The little Jew in jacket and tie.
If the description of the Harry Jaffe of fifteen years earlier was accurate, then that decade and a half had been a century and a half for this man who could not hide his sadness, who perhaps wanted to hide it; but the sadness managed to show itself in his infinitely distant gaze, his tremulously sad mouth, his nervous chin and supernaturally inert hands, controlled with great effort to reveal no genuine enthusiasm or interest. He would sit on his hands. He would clench his fists. He would clasp them desperately under his jaw. Harry’s hands were witness, offended and humiliated, to the vicious cruelty of McCarthyism. Joe McCarthy had paralyzed Harry Jaffe’s hands.
“We never win, it’s just not true that at any given moment we triumphed,” said Harry, in a voice as neutral as dust. “There was excitement, oh yes. Plenty of excitement. We Americans like to believe in what we’re doing, and we get excited doing it. How could a moment like the first night of The Cradle Will Rock , Marc Blitzstein’s musical drama, not be one of pleasure, faith, excitement? With its daring, direct reference to events of the day — the automobile strike, riots, police brutality, workers shot in the back and killed? How could we not be excited — indignant! about our production causing a cutoff in the official subsidy for the workers’ theater? They confiscated the sets. The stagehands were fired. And then? We had no theater. So we had the brilliant idea of bringing the play to the scene of the action, to the steel factory. We’d put on a workers’ theater in the workers’ factory.”

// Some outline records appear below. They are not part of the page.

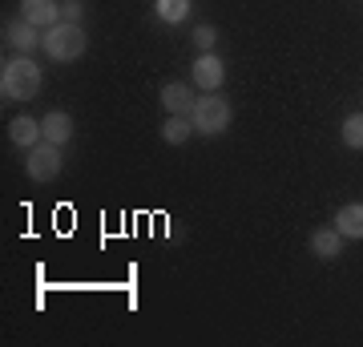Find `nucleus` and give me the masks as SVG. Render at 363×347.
Wrapping results in <instances>:
<instances>
[{"instance_id": "obj_1", "label": "nucleus", "mask_w": 363, "mask_h": 347, "mask_svg": "<svg viewBox=\"0 0 363 347\" xmlns=\"http://www.w3.org/2000/svg\"><path fill=\"white\" fill-rule=\"evenodd\" d=\"M45 89V69H40L33 57H13V61L0 65V97H9V101H33L40 97Z\"/></svg>"}, {"instance_id": "obj_2", "label": "nucleus", "mask_w": 363, "mask_h": 347, "mask_svg": "<svg viewBox=\"0 0 363 347\" xmlns=\"http://www.w3.org/2000/svg\"><path fill=\"white\" fill-rule=\"evenodd\" d=\"M85 49H89V37H85V28H81V25L61 21V25L45 28V57H49V61L73 65V61L85 57Z\"/></svg>"}, {"instance_id": "obj_3", "label": "nucleus", "mask_w": 363, "mask_h": 347, "mask_svg": "<svg viewBox=\"0 0 363 347\" xmlns=\"http://www.w3.org/2000/svg\"><path fill=\"white\" fill-rule=\"evenodd\" d=\"M190 121H194V129L202 133V138H218V133H226V129H230L234 109H230V101H226V97H198Z\"/></svg>"}, {"instance_id": "obj_4", "label": "nucleus", "mask_w": 363, "mask_h": 347, "mask_svg": "<svg viewBox=\"0 0 363 347\" xmlns=\"http://www.w3.org/2000/svg\"><path fill=\"white\" fill-rule=\"evenodd\" d=\"M61 145H52V142H37L33 150H25V174L28 182H57L61 178Z\"/></svg>"}, {"instance_id": "obj_5", "label": "nucleus", "mask_w": 363, "mask_h": 347, "mask_svg": "<svg viewBox=\"0 0 363 347\" xmlns=\"http://www.w3.org/2000/svg\"><path fill=\"white\" fill-rule=\"evenodd\" d=\"M190 81L202 93H218L226 85V61H222L218 53H198V61L190 65Z\"/></svg>"}, {"instance_id": "obj_6", "label": "nucleus", "mask_w": 363, "mask_h": 347, "mask_svg": "<svg viewBox=\"0 0 363 347\" xmlns=\"http://www.w3.org/2000/svg\"><path fill=\"white\" fill-rule=\"evenodd\" d=\"M194 105H198L194 81H166V85H162V109H166V114L190 117L194 114Z\"/></svg>"}, {"instance_id": "obj_7", "label": "nucleus", "mask_w": 363, "mask_h": 347, "mask_svg": "<svg viewBox=\"0 0 363 347\" xmlns=\"http://www.w3.org/2000/svg\"><path fill=\"white\" fill-rule=\"evenodd\" d=\"M4 37H9V45H13L16 53H25V57H33L37 49H45V28L28 25L25 16H16L13 25L4 28Z\"/></svg>"}, {"instance_id": "obj_8", "label": "nucleus", "mask_w": 363, "mask_h": 347, "mask_svg": "<svg viewBox=\"0 0 363 347\" xmlns=\"http://www.w3.org/2000/svg\"><path fill=\"white\" fill-rule=\"evenodd\" d=\"M343 234L335 231V226H315L311 238H307V246H311V255L315 258H323V263H335L339 255H343Z\"/></svg>"}, {"instance_id": "obj_9", "label": "nucleus", "mask_w": 363, "mask_h": 347, "mask_svg": "<svg viewBox=\"0 0 363 347\" xmlns=\"http://www.w3.org/2000/svg\"><path fill=\"white\" fill-rule=\"evenodd\" d=\"M21 16L37 28L61 25V0H21Z\"/></svg>"}, {"instance_id": "obj_10", "label": "nucleus", "mask_w": 363, "mask_h": 347, "mask_svg": "<svg viewBox=\"0 0 363 347\" xmlns=\"http://www.w3.org/2000/svg\"><path fill=\"white\" fill-rule=\"evenodd\" d=\"M40 129H45V142H52V145L73 142V117L65 109H49V114L40 117Z\"/></svg>"}, {"instance_id": "obj_11", "label": "nucleus", "mask_w": 363, "mask_h": 347, "mask_svg": "<svg viewBox=\"0 0 363 347\" xmlns=\"http://www.w3.org/2000/svg\"><path fill=\"white\" fill-rule=\"evenodd\" d=\"M9 142L21 145V150H33L37 142H45V129H40L37 117H13L9 121Z\"/></svg>"}, {"instance_id": "obj_12", "label": "nucleus", "mask_w": 363, "mask_h": 347, "mask_svg": "<svg viewBox=\"0 0 363 347\" xmlns=\"http://www.w3.org/2000/svg\"><path fill=\"white\" fill-rule=\"evenodd\" d=\"M343 238H359L363 243V202H347L335 210V222H331Z\"/></svg>"}, {"instance_id": "obj_13", "label": "nucleus", "mask_w": 363, "mask_h": 347, "mask_svg": "<svg viewBox=\"0 0 363 347\" xmlns=\"http://www.w3.org/2000/svg\"><path fill=\"white\" fill-rule=\"evenodd\" d=\"M194 133H198L194 121H190V117H182V114H166V121H162V142H166V145H186Z\"/></svg>"}, {"instance_id": "obj_14", "label": "nucleus", "mask_w": 363, "mask_h": 347, "mask_svg": "<svg viewBox=\"0 0 363 347\" xmlns=\"http://www.w3.org/2000/svg\"><path fill=\"white\" fill-rule=\"evenodd\" d=\"M190 9H194V0H154V16L169 28L182 25V21L190 16Z\"/></svg>"}, {"instance_id": "obj_15", "label": "nucleus", "mask_w": 363, "mask_h": 347, "mask_svg": "<svg viewBox=\"0 0 363 347\" xmlns=\"http://www.w3.org/2000/svg\"><path fill=\"white\" fill-rule=\"evenodd\" d=\"M339 138H343L347 150H363V109H359V114H351V117H343Z\"/></svg>"}, {"instance_id": "obj_16", "label": "nucleus", "mask_w": 363, "mask_h": 347, "mask_svg": "<svg viewBox=\"0 0 363 347\" xmlns=\"http://www.w3.org/2000/svg\"><path fill=\"white\" fill-rule=\"evenodd\" d=\"M190 40H194L198 53H214V45H218V28L214 25H198L194 33H190Z\"/></svg>"}, {"instance_id": "obj_17", "label": "nucleus", "mask_w": 363, "mask_h": 347, "mask_svg": "<svg viewBox=\"0 0 363 347\" xmlns=\"http://www.w3.org/2000/svg\"><path fill=\"white\" fill-rule=\"evenodd\" d=\"M61 21L81 25V21H85V4H81V0H61Z\"/></svg>"}]
</instances>
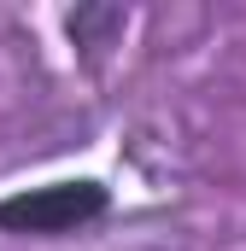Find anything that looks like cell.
<instances>
[{
    "instance_id": "1",
    "label": "cell",
    "mask_w": 246,
    "mask_h": 251,
    "mask_svg": "<svg viewBox=\"0 0 246 251\" xmlns=\"http://www.w3.org/2000/svg\"><path fill=\"white\" fill-rule=\"evenodd\" d=\"M94 210H100L94 187H53V193H35V199H18V204H0V222H18L30 234H53V228H70Z\"/></svg>"
}]
</instances>
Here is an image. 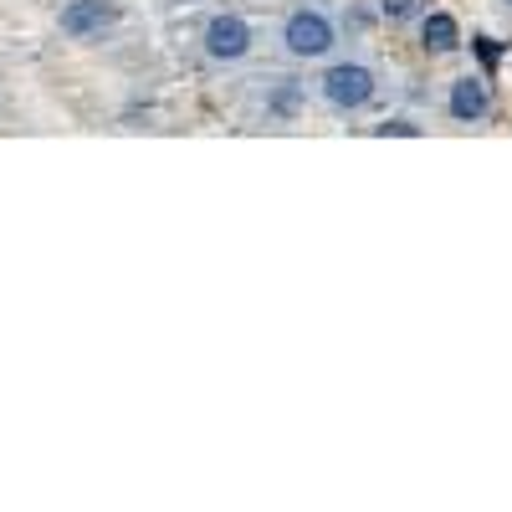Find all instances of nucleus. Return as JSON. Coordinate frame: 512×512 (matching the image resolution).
Listing matches in <instances>:
<instances>
[{"label":"nucleus","mask_w":512,"mask_h":512,"mask_svg":"<svg viewBox=\"0 0 512 512\" xmlns=\"http://www.w3.org/2000/svg\"><path fill=\"white\" fill-rule=\"evenodd\" d=\"M282 41L292 57H328L333 52V21L323 11H292L282 26Z\"/></svg>","instance_id":"f257e3e1"},{"label":"nucleus","mask_w":512,"mask_h":512,"mask_svg":"<svg viewBox=\"0 0 512 512\" xmlns=\"http://www.w3.org/2000/svg\"><path fill=\"white\" fill-rule=\"evenodd\" d=\"M323 98H328L333 108H344V113L364 108V103L374 98V72L359 67V62H338V67H328V77H323Z\"/></svg>","instance_id":"f03ea898"},{"label":"nucleus","mask_w":512,"mask_h":512,"mask_svg":"<svg viewBox=\"0 0 512 512\" xmlns=\"http://www.w3.org/2000/svg\"><path fill=\"white\" fill-rule=\"evenodd\" d=\"M205 52L216 57V62H241V57L251 52V26H246L241 16H231V11L210 16V26H205Z\"/></svg>","instance_id":"7ed1b4c3"},{"label":"nucleus","mask_w":512,"mask_h":512,"mask_svg":"<svg viewBox=\"0 0 512 512\" xmlns=\"http://www.w3.org/2000/svg\"><path fill=\"white\" fill-rule=\"evenodd\" d=\"M113 21H118V6H113V0H72V6H62V31H67L72 41L103 36Z\"/></svg>","instance_id":"20e7f679"},{"label":"nucleus","mask_w":512,"mask_h":512,"mask_svg":"<svg viewBox=\"0 0 512 512\" xmlns=\"http://www.w3.org/2000/svg\"><path fill=\"white\" fill-rule=\"evenodd\" d=\"M451 118L456 123H477V118H487V108H492V93H487V82L482 77H461L456 88H451Z\"/></svg>","instance_id":"39448f33"},{"label":"nucleus","mask_w":512,"mask_h":512,"mask_svg":"<svg viewBox=\"0 0 512 512\" xmlns=\"http://www.w3.org/2000/svg\"><path fill=\"white\" fill-rule=\"evenodd\" d=\"M420 47L425 52H436V57H446V52H456L461 47V26H456V16H446V11H431L420 21Z\"/></svg>","instance_id":"423d86ee"},{"label":"nucleus","mask_w":512,"mask_h":512,"mask_svg":"<svg viewBox=\"0 0 512 512\" xmlns=\"http://www.w3.org/2000/svg\"><path fill=\"white\" fill-rule=\"evenodd\" d=\"M379 11H384V21H415L425 11V0H379Z\"/></svg>","instance_id":"0eeeda50"},{"label":"nucleus","mask_w":512,"mask_h":512,"mask_svg":"<svg viewBox=\"0 0 512 512\" xmlns=\"http://www.w3.org/2000/svg\"><path fill=\"white\" fill-rule=\"evenodd\" d=\"M374 134H379V139H390V134H395V139H420V123H410V118H390V123H379Z\"/></svg>","instance_id":"6e6552de"},{"label":"nucleus","mask_w":512,"mask_h":512,"mask_svg":"<svg viewBox=\"0 0 512 512\" xmlns=\"http://www.w3.org/2000/svg\"><path fill=\"white\" fill-rule=\"evenodd\" d=\"M477 52H482V62H487V67H492V62H497V47H492V41H487V36H482V41H477Z\"/></svg>","instance_id":"1a4fd4ad"},{"label":"nucleus","mask_w":512,"mask_h":512,"mask_svg":"<svg viewBox=\"0 0 512 512\" xmlns=\"http://www.w3.org/2000/svg\"><path fill=\"white\" fill-rule=\"evenodd\" d=\"M507 6H512V0H507Z\"/></svg>","instance_id":"9d476101"}]
</instances>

How hard for me that look of defeat is turning out to be whenever he opens his eyes, that look of reproach whenever he closes them, thought Laura as she watched him intently, as she always did, the little needy man sitting on a leather armchair in the garden with its view of Cuernavaca, city of refuge, where Hernán Cortés had commanded a stone palace be built, protected by watchtowers and artillery, to escape the heights of the conquered Aztec city, which he destroyed and rebuilt as a Renaissance city laid out on a right-angled grid.